AspirinSum: an Aspect-based utility-preserved de-identification Summarization framework
Ya-Lun Li
TL;DR
AspirinSum tackles domain-specific privacy for LLM training by reframing de-identification as an aspect-based summarization task guided by domain expert notes. It learns expert-aligned aspect tokens via cross-attention and contrastive learning (XAlign), extracts PSA-related sub-sentences using cross-attention and filtering (ASE, ARCSS), and replaces them with similar-utility sub-sentences from a pool to enforce $k$-anonymity (AKS). The framework is validated on the High-School Student's College Application (HSSCA) dataset, showing the approach can preserve downstream task utility and document fidelity while dramatically reducing re-identification risk. These results demonstrate a practical path to publishing domain-specific, de-identified text datasets that remain useful for downstream analysis and model training. The work provides a flexible, expert-informed alternative to predefined PII lists and points to future improvements in chunking strategies and evaluation metrics for text privacy.
Abstract
Due to the rapid advancement of Large Language Model (LLM), the whole community eagerly consumes any available text data in order to train the LLM. Currently, large portion of the available text data are collected from internet, which has been thought as a cheap source of the training data. However, when people try to extend the LLM's capability to the personal related domain, such as healthcare or education, the lack of public dataset in these domains make the adaption of the LLM in such domains much slower.
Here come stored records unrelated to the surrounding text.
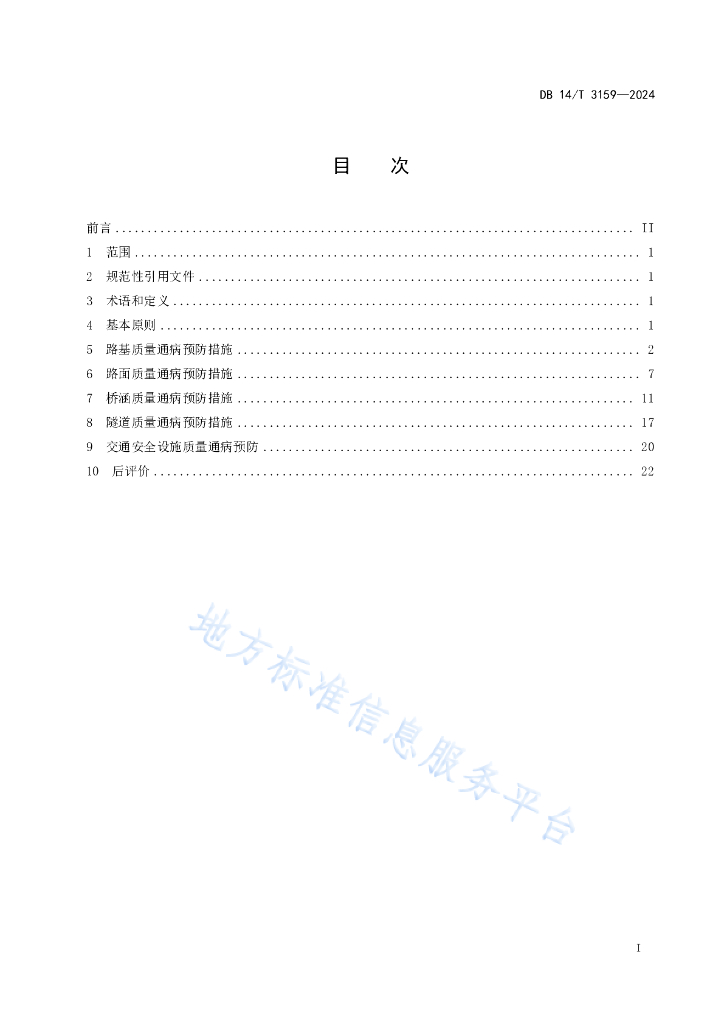 DB 14/T 3159—2024

目　次

前言 .......... II
1　范围 .......... 1
2　规范性引用文件 .......... 1
3　术语和定义 .......... 1
4　基本原则 .......... 1
5　路基质量通病预防措施 .......... 2
6　路面质量通病预防措施 .......... 7
7　桥涵质量通病预防措施 .......... 11
8　隧道质量通病预防措施 .......... 17
9　交通安全设施质量通病预防 .......... 20
10　后评价 .......... 22

地方标准信息服务平台

I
The reason of lacking public available dataset in such domains is because they usually contain personal sensitive information. In order to comply with privacy law, the data in such domains need to be de-identified before any kind of dissemination. It had been much research tried to address this problem for the image or tabular data. However, there was limited research on the efficient and general de-identification method for text data. Most of the method based on human annotation or predefined category list. It usually can not be easily adapted to specific domains. The goal of this proposal is to develop a text de-identification framework, which can be easily adapted to the specific domain, leverage the existing expert knowledge without further human annotation. We propose an aspect-based utility-preserved de-identification summarization framework, AspirinSum, by learning to align expert's aspect from existing comment data, it can efficiently summarize the personal sensitive document by extracting personal sensitive aspect related sub-sentence and de-identify it by substituting it with similar aspect sub-sentence. We envision that the de-identified text can then be used in data publishing, eventually publishing our de-identified dataset for downstream task use.